Я никого не винила. Не сожалела о растерянных сторонниках. В конце концов, я сама всегда старалась сохранять дистанцию — даже отдавая кому-то свое равнодушное тело, я опускала мысленно забрало и заковывала душу в кольчугу, делая ее неуязвимой. Она же избрала другой способ — сближалась, приобретала друзей, пусть и мнимых, посвящала каждого в свои проблемы, иногда даже спрашивала советов у людей, мнение которых явно было ей безразлично. Бухгалтерши знали наперечет всех ее поклонников — она рассказывала им все или, вернее, то, что хотела рассказать. Когда последняя уборщица или сторож знает, какими прокладками ты пользуешься и сколько сделала абортов, ты становишься звездой.
Мой же мир заключен был теперь в корявую раму маленького окошка нашей монтажной. Сквозь него я видела дни, проходящие мимо, сменяющие утренние белые одежды на серые дневные — а потом облачающиеся в синие вечерние плащи. Умирая, они накрывались с головой черным саваном — а потом вновь воскресали. Им это не надоедало — а вот мне было скучно.
Иногда до меня доносились отголоски прежней жизни — той, в которой я была раньше непосредственным участником и которая ушла как-то очень далеко вперед. Она несла с собой новые имена неизвестных мне новых героев, она кишела событиями. Нельзя полностью восстановить незамеченные дни с помощью вчерашних газет — их новизна желтеет и блекнет, и еще острее чувствуется, что ты что-то упустил. А я упускала — во-первых, потому, что периодически ездила на «Мастерфильм», а во-вторых, потому, что, когда бывала на студии, дел было невпроворот.
Я только удивлялась тому, как все изменилось. Я даже не о том, что стены перекрасили в черный цвет по идиотской прихоти нашего директора. Не желая разоряться на дизайнеров и рабочих, он решил прибегнуть к другому способу — когда классика недоступна, удобнее всего становится авангард. Теперь я шарахалась от дверей, потому что жуткая масляная краска блестела как зеркало, но искажала действительность посильнее, чем в комнате ужасов. Я знала, что моя фигура осталась прежней — что она совсем не такая, какой отражается в стенах и дверях, — и хотела верить, что перемены, произошедшие со студией, это тоже следствие неудачного ремонта.

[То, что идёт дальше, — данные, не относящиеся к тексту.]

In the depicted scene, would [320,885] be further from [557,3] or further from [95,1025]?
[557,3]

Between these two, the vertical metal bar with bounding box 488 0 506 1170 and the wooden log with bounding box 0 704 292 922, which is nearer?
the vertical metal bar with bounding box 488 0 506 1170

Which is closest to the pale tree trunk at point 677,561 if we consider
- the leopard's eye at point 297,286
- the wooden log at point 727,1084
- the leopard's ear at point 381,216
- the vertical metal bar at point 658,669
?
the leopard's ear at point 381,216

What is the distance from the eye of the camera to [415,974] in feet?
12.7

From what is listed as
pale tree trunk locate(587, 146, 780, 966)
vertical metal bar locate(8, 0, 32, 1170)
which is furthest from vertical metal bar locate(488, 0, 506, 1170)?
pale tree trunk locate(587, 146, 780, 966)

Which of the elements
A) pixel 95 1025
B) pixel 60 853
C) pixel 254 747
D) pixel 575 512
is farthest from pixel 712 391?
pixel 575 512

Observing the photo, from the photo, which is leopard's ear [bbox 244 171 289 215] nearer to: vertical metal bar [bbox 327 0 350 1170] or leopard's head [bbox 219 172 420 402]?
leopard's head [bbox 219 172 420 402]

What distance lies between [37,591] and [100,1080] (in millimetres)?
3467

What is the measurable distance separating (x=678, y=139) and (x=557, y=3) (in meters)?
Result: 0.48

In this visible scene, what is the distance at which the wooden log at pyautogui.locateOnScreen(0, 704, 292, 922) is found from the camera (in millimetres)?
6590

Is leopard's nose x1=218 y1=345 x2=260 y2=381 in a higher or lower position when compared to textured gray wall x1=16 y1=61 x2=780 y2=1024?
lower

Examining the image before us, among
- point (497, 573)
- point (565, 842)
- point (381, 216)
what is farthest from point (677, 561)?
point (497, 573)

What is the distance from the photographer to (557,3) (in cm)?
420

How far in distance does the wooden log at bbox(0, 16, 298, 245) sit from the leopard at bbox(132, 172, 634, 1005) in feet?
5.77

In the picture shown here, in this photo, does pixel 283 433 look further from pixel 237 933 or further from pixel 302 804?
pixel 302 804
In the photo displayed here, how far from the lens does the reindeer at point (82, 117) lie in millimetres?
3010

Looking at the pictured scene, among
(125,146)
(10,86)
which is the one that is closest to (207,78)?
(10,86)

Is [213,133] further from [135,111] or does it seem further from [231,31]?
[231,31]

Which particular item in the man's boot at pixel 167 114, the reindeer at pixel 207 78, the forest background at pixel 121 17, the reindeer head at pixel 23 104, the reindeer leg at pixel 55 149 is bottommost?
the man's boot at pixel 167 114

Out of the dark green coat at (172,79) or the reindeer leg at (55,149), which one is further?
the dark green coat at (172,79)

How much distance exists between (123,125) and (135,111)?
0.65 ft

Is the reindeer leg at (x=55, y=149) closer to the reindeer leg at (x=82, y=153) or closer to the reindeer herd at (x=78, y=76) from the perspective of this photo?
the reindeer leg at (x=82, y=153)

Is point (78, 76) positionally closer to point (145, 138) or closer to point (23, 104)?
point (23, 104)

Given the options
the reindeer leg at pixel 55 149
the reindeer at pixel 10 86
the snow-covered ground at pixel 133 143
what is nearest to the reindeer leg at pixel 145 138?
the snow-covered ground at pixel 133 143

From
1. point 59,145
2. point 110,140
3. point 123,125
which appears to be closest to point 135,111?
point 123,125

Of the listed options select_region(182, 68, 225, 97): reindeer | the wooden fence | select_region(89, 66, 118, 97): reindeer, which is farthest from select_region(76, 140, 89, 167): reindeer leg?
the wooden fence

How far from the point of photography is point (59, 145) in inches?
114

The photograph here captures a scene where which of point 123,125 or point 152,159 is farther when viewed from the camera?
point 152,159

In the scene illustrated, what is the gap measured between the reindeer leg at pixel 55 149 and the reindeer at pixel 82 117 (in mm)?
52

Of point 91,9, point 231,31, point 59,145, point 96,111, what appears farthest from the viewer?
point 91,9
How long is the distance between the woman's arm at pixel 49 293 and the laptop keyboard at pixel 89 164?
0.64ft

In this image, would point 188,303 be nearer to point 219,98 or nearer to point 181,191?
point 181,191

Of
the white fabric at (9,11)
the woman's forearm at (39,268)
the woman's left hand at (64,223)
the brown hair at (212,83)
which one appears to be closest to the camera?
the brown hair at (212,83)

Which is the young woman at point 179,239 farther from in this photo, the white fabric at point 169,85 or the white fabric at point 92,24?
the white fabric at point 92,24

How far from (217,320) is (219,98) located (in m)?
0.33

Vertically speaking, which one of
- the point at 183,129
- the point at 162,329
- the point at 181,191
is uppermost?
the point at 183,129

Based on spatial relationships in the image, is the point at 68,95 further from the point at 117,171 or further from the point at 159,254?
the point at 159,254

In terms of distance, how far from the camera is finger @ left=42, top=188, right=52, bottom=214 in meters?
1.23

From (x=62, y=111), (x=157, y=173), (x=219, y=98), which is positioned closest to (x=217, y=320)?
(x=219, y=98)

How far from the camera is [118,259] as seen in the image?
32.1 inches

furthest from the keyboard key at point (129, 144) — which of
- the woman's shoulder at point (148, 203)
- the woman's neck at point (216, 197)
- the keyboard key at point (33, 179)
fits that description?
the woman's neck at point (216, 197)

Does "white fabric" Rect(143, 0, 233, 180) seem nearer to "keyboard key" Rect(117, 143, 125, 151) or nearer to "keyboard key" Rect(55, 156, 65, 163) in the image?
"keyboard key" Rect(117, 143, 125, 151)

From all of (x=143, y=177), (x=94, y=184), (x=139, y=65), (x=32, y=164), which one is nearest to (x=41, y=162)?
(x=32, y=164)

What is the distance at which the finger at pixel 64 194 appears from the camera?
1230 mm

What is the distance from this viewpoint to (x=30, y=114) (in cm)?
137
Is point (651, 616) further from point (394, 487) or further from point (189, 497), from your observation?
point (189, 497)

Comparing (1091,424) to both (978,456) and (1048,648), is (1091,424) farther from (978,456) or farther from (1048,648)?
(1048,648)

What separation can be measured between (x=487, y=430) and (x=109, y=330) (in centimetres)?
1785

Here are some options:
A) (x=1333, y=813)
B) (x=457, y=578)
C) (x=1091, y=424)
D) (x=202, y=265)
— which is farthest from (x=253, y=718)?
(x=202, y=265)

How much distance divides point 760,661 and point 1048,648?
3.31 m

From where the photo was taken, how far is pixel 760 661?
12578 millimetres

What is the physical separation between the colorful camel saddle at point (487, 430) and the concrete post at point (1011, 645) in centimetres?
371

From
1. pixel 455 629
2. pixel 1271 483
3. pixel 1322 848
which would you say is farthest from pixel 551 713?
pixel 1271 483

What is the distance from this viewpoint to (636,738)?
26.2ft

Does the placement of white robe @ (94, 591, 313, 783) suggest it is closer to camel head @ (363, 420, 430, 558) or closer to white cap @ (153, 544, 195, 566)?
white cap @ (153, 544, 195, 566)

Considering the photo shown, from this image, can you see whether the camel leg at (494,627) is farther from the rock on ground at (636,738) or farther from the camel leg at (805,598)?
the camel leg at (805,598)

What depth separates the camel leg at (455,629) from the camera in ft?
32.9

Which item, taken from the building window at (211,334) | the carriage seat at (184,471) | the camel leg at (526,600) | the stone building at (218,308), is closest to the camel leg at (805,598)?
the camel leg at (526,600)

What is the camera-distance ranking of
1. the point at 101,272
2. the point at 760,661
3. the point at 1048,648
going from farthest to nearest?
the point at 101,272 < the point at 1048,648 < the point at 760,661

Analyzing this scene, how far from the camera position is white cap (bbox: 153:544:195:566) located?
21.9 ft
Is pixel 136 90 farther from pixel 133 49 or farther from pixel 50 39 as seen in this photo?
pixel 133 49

Она — понятно, о ком я? — стала совсем своей. Для всех, кроме меня, конечно. Бардак, царивший на ее столе, теперь являлся характерной чертой главной комнаты. Баночки, в которых она носила на работу салаты, чтобы перекусить в перерыве, — очень красивые баночки из-под всяких дорогостоящих джемов и конфитюров — ровным строем стояли на полках в студийной кухне. И даже факсы, приходящие раньше без адресата, теперь его приобрели. «Для Ларисы», — были помечены листки вверху, и такими крупными буквами, что никому другому в голову не пришло бы их читать.
Она сделала свою жизнь предметом всеобщего обсуждения. Студийное утро, текущее обычно размеренно и плавно, несущее по течению сор мелких дел и рабочих вопросов, с ее появлением из неглубокой подмосковной речушки превращалось в Ниагарский водопад. Бухгалтерши ставили на плиту кофейник, весь в старческих пигментных пятнах ржавчины, подпирали щеки кулаками и забывали о балансах, дебетах и кредитах. Она же — иногда печальная, иногда с горящими глазами, то бледная, то сияющая румянцем — своими рассказами делала их существование ярким и насыщенным, словно читала вслух любовный роман в мягкой обложке. Роман, у которого нет и не может быть конца.